BMS continued some clinical studies as planned and is planning to get suspended or postpone trials running again.
Eli Lilly reopened enrollment for existing trials and has started to initiate new trials. They will be continuing COVID research throughout the year.
Novartis announced a flexible start date of May 11, 2020, for employees to return to the office and restart-onsite field activities. Novartis will be initiating trials for COVID-19 treatments.
Pfizer has already started to reopen some of its stalled trials. This includes new study starts at sites that are currently operational. The company will continue to perform remote monitoring visits and allow virtual visits/home visits where appropriate.
Merck & Co is engaging in COVID research and has allowed sites to continue visits for patients already enrolled in clinical trials. Depending on local conditions, sites will be allowed to enroll patients and the company will start up new trials.

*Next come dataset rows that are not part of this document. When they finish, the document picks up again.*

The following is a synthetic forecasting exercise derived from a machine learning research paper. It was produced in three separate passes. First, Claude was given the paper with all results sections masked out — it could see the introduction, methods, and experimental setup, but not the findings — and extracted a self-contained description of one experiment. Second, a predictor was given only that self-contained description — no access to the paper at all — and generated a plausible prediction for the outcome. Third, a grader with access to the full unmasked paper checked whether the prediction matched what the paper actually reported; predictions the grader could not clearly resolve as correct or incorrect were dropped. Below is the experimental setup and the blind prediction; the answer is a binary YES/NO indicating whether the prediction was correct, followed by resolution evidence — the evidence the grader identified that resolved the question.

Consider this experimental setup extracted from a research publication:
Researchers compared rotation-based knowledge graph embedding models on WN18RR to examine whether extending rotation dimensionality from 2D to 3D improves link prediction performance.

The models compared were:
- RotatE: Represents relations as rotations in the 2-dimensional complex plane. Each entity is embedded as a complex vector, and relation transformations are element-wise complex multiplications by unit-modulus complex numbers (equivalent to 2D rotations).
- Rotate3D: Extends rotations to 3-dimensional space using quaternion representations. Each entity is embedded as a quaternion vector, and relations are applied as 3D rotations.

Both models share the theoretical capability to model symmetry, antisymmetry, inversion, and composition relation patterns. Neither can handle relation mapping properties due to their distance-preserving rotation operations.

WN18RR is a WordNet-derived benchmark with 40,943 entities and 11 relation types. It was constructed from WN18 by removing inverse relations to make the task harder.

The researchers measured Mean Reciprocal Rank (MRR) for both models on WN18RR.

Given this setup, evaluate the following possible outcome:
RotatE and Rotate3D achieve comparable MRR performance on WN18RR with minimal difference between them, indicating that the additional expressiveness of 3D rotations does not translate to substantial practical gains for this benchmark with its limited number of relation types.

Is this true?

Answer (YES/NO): NO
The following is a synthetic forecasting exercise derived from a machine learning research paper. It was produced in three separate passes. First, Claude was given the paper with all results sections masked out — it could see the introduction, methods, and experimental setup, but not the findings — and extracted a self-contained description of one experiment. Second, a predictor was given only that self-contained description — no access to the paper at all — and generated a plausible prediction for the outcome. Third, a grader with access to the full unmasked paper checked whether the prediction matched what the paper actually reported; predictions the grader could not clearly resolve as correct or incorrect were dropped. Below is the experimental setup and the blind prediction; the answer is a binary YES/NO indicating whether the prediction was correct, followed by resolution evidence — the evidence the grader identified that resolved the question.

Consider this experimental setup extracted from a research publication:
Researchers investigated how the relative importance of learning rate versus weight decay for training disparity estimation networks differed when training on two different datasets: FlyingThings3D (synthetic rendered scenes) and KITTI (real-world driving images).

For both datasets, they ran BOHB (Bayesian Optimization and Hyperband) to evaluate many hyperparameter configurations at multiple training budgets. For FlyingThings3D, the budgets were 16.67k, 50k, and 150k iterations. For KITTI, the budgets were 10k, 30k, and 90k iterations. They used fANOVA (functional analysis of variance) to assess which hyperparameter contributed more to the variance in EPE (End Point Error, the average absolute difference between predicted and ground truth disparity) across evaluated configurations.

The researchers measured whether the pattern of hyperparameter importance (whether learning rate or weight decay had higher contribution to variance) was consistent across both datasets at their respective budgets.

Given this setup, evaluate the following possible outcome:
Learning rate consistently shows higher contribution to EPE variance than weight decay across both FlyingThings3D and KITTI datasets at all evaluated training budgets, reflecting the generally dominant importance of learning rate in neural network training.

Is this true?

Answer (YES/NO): YES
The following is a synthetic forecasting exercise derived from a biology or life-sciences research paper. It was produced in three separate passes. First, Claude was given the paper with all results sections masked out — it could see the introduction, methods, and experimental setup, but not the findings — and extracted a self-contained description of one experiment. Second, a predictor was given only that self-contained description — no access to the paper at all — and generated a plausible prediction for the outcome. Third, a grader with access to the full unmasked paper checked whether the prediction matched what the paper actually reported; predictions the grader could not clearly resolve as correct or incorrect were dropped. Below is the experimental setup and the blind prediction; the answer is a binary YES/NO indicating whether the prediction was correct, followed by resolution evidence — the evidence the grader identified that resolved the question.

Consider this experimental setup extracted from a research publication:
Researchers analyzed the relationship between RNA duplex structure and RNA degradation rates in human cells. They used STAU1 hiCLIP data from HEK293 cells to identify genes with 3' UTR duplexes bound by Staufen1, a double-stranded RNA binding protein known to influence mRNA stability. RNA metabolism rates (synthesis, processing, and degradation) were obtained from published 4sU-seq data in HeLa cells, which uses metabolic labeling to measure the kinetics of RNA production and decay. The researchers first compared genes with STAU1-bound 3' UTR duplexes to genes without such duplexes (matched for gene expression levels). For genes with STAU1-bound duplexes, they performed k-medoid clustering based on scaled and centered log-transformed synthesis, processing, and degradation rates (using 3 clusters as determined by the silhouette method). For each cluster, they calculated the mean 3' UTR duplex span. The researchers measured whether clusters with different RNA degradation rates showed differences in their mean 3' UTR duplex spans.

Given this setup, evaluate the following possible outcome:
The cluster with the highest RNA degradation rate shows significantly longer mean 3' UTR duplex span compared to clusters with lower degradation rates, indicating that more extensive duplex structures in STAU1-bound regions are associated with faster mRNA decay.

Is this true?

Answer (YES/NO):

Given this clear trend, sites should be on the lookout for new and re-opened study opportunities. According to clinical trial business development expert, Rachel Truxell, research sites can anticipate a surge in new study awards, especially with the COVID trial bulge. Others are predicting a spike in interest from patients due to large recent job losses. Matt Clair, President of Precision Recruitment, advises that sites should be taking advantage of high phone contact rates to pre-screen patients for trials and get referrals to friends and family. Tom Wardle, CEO of CenExel, also adds that sites will need to “demonstrate to patients how they are taking precautions to minimize their risk of exposure to COVID.”